# STATED EXERCISE
Render the stretch that opens with the line containing "Given what this" and closes with the line containing "which is farthest" as a Markdown table with the columns No. and Line, numbering each line and skipping blank ones.

# MATERIAL FOR THE TASK
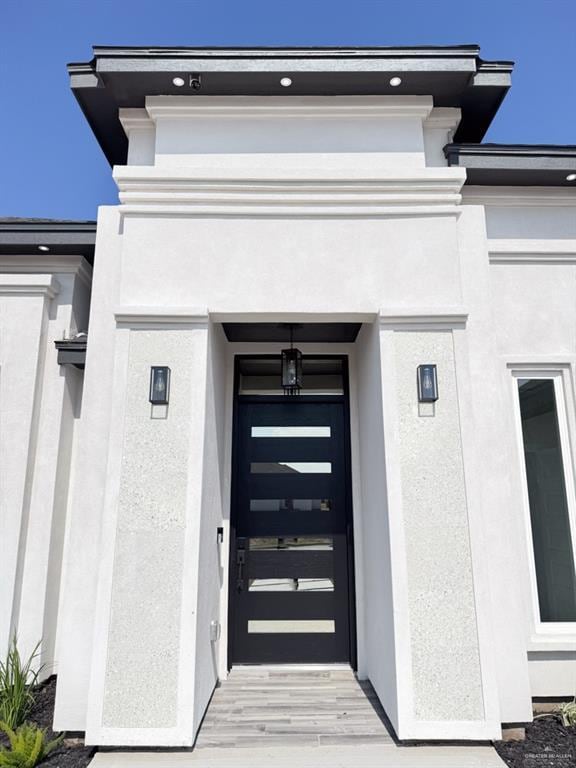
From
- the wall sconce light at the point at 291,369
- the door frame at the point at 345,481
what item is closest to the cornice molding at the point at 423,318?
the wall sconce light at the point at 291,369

...

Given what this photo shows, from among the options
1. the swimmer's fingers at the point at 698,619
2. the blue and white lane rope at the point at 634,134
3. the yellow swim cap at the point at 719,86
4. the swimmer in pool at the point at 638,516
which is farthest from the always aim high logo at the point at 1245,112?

# ANSWER FOR THIS EXERCISE
| No. | Line |
|---|---|
| 1 | Given what this photo shows, from among the options |
| 2 | 1. the swimmer's fingers at the point at 698,619 |
| 3 | 2. the blue and white lane rope at the point at 634,134 |
| 4 | 3. the yellow swim cap at the point at 719,86 |
| 5 | 4. the swimmer in pool at the point at 638,516 |
| 6 | which is farthest from the always aim high logo at the point at 1245,112? |